We discussed during the workshop about the p-value and it's significance in A/B Testing. In your own words, explain what your value means in this test. What does this value mean in terms of whether or not there is a difference between the new and old pages?

...

**Great job!** We've performed a basic A/B Test to determine statistical significance between the control and treatment groups of the listed dataframe.

As per the slideshow presentation, the *p-value* approach involves determining "likely" or "unlikely" cases by determining the probability—assuming the null hypothesis were true—of observing a more extreme test statistic in the direction of the alternative hypothesis. If the *p-value* is small, say less than or equal to $\alpha$, then it is "unlikely". Otherwise, it is "likely". 

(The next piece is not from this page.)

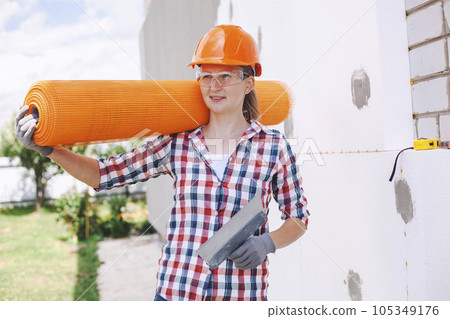 The woman with rolls of reinforcing fiberglass. Insulation of the house with polyfoam board on the facade 105349176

In other words, if the *p-value* is less than (or equal to) $\alpha$, then the null hypothesis is rejected in favor of the alternative hypothesis. Otherwise, the null hypothesis is not rejected. 

## 3. Mean GPA

In our example concerning GPA, suppose that our random sample of *n = 15* students majoring in Data Science yields an arbitrary test statistic, which is obscured in this example. Also, suppose we set our level of significance to *$\alpha$ = 0.05*, so that we only allow a 5% chance of making an error in our findings.

**Right Tailed Test**

The *p-value* for conducting a Right Tailed Test is the probability we would observe a test statistic greater than what we calculate (in this case, this value is abstracted). Think of the probability of an event happening as the area under the bell curve.

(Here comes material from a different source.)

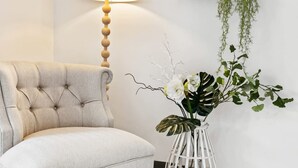 Ein geblueselter Sessel, eine Stehlampe, eine weiße Vase mit Pflanzen und ein Holzregal mit Grünpflanzen.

From this particular example, say we use statistical software which depicts the graph below, with a *p-value* being 0.0127:

![image.png](attachment:b9b64d51-8116-413b-8868-523384c00ab2.png)

**Question 10:** Using a 5% P-value cutoff, draw a conclusion about the null and alternative hypotheses. Describe your findings using simple, non-technical language. What does your analysis tell you about the association between the 15 students's GPA?

...

Congratulations! You've completed this Notebook.